Re: [T(A)ILS-dev] Metadata Anonymizing Toolkit for file Publ…

Delete this message

Reply to this message
Author: intrigeri
Date:  
To: Antonio Davoli
CC: Damian Johnson, Tor Assistants, The T\(A\)ILS public development discussion list, Peter Eckersley, tech
Subject: Re: [T(A)ILS-dev] Metadata Anonymizing Toolkit for file Publication - GSoC'11 Proposal
Hi,

Antonio Davoli wrote (03 Apr 2011 16:45:53 GMT) :
> I am sorry for the late answer but I had to prepare a talk for this
> Monday.


No problem, as long as you give us enough time for reading your next
proposal version so that you can fix the last things up before the
(now approaching) deadline is here.

> I had checked them before sending the proposal. It seems that all
> the libraries (with the exception of librtf) are supported without
> problems on Windows and Mac OS X.


Sounds good.

> However I am thinking to change the proposal to not include the
> multi-platforms capability. It could always be integrated in the
> next versions.


Ok.

> I am planning to add the support for the ZIP archives as I did for
> the Tar ones.


Great.

> I think that the idea to anonymize also the files inside the archive
> is quite interesting and I want to add it in the new version of the
> proposal.


Ok, as long as it does not take too much time that could be used for
working on more important features / integration.

>> - What about video files?

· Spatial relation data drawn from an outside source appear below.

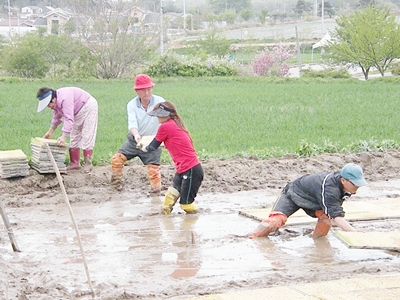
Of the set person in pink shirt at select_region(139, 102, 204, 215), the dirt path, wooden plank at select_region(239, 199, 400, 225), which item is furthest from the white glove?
wooden plank at select_region(239, 199, 400, 225)

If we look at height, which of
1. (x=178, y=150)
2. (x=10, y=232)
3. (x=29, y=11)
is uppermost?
(x=29, y=11)

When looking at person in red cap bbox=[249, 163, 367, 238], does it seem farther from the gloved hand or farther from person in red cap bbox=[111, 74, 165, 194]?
person in red cap bbox=[111, 74, 165, 194]

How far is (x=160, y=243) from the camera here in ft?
24.6

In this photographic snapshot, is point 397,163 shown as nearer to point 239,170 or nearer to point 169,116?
point 239,170

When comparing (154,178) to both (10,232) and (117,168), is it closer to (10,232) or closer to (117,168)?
(117,168)

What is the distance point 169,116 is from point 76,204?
197 cm

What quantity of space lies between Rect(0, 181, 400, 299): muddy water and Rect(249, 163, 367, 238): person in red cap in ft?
0.59

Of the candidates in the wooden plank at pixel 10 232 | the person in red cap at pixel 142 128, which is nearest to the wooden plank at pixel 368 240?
the wooden plank at pixel 10 232

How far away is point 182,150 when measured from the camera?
864 centimetres

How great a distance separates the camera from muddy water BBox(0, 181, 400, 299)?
19.5 feet

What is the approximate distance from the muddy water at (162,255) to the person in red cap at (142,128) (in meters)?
0.71

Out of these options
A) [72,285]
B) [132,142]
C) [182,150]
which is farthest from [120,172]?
[72,285]

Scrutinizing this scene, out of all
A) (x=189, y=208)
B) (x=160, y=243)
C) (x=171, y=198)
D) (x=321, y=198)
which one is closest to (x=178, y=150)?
(x=171, y=198)

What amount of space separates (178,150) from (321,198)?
7.17 feet
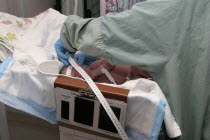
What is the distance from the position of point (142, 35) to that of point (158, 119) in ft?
0.84

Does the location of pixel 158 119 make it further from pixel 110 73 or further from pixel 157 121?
pixel 110 73

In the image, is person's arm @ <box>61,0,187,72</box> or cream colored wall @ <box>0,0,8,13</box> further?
cream colored wall @ <box>0,0,8,13</box>

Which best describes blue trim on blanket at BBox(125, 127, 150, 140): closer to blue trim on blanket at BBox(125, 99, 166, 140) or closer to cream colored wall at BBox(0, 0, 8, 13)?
blue trim on blanket at BBox(125, 99, 166, 140)

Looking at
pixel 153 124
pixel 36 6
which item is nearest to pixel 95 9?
pixel 36 6

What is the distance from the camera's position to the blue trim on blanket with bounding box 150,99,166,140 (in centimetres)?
47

I expect you at least make it clear in
>> your
>> proposal why you put these aside, if you really plan to do so.
>>


> I found a project for the support of XMP metadata written in Python
> (http://code.google.com/p/python-xmp-toolkit/) with a long series of
> supported files and which is based on the SDK of Adobe. Among them
> the are several video files included.


XMP support sounds great, but video files may have embedded meta-data
in other forms, can't they?
Also, python-xmp does not seem to be available in Debian.

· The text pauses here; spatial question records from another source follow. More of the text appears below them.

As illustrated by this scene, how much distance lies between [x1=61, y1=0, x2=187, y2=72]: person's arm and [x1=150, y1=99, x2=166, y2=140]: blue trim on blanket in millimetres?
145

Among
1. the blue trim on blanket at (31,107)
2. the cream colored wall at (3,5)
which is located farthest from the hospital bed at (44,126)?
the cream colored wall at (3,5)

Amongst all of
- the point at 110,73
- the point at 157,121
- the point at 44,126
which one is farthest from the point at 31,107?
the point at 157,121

>> > For what concerns the command-line utilities, a tool for each type
>> > of files will be created.
>>
>> What is the rationale for exposing such details to the user, instead
>> of a common command-line frontend?
>>


> Maybe it is better to remove this capability and maintain only a
> classical front end for the users interaction.


If you have good reasons to prefer the "one command-line tool per file
type" way, don't hesitate stating them.

>> srm is a quite well-spread name. Could you please point us at the
>> implementation you are talking of?
>>


> I thought to use the wipe implementation
> (http://wipe.sourceforge.net/) or the secure-delete package. Both of
> them are available in the Debian packages. However I would like to
> spend some time in comparing these two implementations.


shred is another alternative you might want to consider.
It's shipped by the GNU coreutils package and is thus installed by
default in every GNU/Linux system I think.

> It's not clear if you plan to rely on manual testing or rather on
> writing a test-suite {before,while,after} implementing the code.
> What are your plans for unit-testing? GUI testing? Test-suite
> framework?


> After the change of language, I think to implement all the test
> suite with the pyUnit test framework.


Great. The now-shipped-in-Python under the unittest name, right?

> For what concerns the creation time, i think to develop the test
> {after,during} the coding phase.


Ok.

> The tests can be even useful to define the guidelines of the
> projects.


Sure. This is an approach I do like.

> I hope to have enough time to study the .deb in these days, in order
> to introduce that capability inside the new version of the proposal.


Ok. Else don't worry, as long as you tell us clearly in advance.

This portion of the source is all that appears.